The other thing I’m becoming more a fan of is effects on effects. For example pitch shifting on a very dense reverb gives a good shimmer approximation. A slow rate sync-ed low pass filter on the output of a ping pong delay can really add an extra something. A reverse delay applied to a forward delay can really mess things around. Tremolo applied to a long reverb won’t work in all applications but sometimes it fits the bill. Depending on what effect I’m after I’ll have these in line or on a separate send. You are limited only by your imagination and CPU power of course.

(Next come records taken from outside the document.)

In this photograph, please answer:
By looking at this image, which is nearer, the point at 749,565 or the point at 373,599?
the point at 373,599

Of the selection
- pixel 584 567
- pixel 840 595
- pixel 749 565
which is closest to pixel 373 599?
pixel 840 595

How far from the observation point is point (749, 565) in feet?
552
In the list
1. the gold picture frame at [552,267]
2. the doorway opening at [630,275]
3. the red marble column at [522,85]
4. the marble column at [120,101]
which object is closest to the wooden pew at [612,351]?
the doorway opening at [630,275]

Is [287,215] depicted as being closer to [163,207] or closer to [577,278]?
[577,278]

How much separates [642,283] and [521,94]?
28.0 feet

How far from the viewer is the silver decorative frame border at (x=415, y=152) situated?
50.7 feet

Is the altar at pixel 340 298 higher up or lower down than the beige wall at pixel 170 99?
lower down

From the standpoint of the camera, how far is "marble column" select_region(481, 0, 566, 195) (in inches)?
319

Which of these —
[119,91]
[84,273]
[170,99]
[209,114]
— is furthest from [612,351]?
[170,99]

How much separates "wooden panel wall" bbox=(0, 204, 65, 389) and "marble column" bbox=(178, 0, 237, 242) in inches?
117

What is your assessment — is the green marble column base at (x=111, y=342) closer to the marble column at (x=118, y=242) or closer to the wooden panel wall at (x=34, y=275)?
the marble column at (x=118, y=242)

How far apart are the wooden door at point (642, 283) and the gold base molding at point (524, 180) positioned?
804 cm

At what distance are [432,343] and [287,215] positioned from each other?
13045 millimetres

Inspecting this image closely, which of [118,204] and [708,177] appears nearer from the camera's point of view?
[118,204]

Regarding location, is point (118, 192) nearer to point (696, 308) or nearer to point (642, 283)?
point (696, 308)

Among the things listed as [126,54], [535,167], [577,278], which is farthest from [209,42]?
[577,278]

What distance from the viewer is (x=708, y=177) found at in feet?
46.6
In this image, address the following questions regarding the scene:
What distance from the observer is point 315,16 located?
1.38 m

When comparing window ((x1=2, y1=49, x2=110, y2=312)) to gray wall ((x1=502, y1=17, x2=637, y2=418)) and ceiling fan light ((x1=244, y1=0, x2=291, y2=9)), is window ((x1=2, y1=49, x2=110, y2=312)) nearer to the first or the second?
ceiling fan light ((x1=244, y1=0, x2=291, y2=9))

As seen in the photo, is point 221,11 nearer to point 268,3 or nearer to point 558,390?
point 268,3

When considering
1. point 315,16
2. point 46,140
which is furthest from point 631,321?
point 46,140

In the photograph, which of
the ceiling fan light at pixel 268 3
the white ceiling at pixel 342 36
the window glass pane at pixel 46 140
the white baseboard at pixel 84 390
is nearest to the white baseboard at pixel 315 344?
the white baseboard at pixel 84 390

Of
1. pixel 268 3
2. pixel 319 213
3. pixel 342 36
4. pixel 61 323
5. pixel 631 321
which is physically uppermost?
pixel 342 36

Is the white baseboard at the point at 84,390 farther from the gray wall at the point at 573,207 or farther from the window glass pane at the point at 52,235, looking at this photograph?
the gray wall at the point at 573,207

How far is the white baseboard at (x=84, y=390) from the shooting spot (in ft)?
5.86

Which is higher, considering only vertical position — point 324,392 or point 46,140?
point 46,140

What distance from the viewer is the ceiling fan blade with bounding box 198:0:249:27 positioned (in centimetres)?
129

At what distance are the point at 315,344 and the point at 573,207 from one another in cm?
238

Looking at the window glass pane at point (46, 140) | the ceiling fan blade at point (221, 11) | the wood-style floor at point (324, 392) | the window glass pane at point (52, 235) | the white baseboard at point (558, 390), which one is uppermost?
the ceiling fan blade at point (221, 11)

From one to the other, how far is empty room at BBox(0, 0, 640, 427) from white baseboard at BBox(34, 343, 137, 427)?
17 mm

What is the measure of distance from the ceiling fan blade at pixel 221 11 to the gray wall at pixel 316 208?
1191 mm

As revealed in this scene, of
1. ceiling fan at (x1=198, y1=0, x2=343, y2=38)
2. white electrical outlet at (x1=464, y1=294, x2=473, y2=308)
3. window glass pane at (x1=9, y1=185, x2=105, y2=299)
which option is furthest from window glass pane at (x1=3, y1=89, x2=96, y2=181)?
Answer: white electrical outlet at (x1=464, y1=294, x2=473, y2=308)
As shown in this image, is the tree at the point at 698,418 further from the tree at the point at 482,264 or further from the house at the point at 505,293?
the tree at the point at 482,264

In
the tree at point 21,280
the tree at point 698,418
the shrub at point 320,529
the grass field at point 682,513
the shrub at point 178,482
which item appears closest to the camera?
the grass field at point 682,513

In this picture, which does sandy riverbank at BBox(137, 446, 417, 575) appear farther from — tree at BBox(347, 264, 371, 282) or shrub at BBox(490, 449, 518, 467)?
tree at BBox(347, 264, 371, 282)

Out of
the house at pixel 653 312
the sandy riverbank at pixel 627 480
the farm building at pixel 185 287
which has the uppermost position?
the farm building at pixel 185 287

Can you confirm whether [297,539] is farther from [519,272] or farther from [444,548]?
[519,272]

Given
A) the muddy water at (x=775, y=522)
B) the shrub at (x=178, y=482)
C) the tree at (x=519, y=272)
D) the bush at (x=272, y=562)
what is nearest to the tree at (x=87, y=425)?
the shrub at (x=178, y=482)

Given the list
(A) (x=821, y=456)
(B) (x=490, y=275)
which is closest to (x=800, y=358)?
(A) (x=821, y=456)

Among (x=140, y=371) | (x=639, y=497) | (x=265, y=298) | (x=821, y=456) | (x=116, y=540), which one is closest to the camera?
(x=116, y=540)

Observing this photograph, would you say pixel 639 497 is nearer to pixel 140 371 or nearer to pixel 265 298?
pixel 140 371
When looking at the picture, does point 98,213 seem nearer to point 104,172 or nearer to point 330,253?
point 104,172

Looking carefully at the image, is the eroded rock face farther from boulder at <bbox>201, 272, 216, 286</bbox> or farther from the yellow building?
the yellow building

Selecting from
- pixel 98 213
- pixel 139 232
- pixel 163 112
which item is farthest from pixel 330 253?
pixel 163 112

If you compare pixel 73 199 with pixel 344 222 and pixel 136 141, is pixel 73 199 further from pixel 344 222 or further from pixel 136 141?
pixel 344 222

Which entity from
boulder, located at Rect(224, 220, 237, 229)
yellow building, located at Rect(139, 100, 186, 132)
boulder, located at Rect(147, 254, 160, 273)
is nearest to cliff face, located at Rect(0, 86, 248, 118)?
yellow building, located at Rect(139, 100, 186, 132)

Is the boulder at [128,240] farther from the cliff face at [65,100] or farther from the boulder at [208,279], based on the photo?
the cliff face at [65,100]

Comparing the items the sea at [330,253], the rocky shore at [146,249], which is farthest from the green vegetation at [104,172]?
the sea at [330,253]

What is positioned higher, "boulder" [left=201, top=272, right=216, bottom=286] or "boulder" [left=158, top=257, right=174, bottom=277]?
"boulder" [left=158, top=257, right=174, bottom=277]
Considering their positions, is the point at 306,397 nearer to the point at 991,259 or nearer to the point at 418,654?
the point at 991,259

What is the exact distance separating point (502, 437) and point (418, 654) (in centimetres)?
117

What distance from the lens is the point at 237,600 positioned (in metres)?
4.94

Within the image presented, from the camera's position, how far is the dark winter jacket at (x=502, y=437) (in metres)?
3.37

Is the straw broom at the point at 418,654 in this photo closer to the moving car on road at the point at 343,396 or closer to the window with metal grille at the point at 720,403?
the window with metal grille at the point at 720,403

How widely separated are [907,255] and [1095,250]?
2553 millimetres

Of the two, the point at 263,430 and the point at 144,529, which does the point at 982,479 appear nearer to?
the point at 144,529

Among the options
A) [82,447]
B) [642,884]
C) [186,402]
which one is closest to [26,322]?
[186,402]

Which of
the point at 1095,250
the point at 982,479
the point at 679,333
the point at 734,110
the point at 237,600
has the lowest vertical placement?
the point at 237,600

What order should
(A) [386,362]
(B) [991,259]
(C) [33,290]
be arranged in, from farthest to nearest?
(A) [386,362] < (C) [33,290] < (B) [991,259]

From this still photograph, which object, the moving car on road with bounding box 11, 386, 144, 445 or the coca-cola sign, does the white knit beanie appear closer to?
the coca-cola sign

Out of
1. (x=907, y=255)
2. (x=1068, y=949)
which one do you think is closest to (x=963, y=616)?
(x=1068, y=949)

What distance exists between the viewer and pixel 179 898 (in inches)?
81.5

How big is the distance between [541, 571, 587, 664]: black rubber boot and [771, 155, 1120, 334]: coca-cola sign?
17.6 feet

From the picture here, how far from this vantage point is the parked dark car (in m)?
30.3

Logic’s own Sample Delay allows you to take a mono source and turn it into pseudo stereo one by splitting and then fractionally (or not so fractionally depending on taste) delaying one or both resultant channels. It doesn’t work on everything but it can be effective on mono sources that need a little air and a bit more presence.
I’m a hardened user of hardware synths, some of which are a bit old and a bit cranky. When incorporating into my DAW projects they usually come through my main sound interface or through my Elektron Analog Keys which effectively has its own sound interface. Note: I love my Analog Keys, I use it whenever I can get away with it. However I don’t use the standard external midi track because I can’t then use any of Logic’s own midi processors, the arpeggiator and the like. I head off the Utility folder in software instruments and choose a mono instance of external instrument and hey presto all the Logic midi processors are available. So for example my elderly Roland Alpha Juno 2, which has no in-built arpeggiator, can be arpeggiating away like a crazed thing courtesy of the one built into Logic.
The above are a few random examples of how the realise the power of the DAW. Getting the basics learnt first of course is the way to go.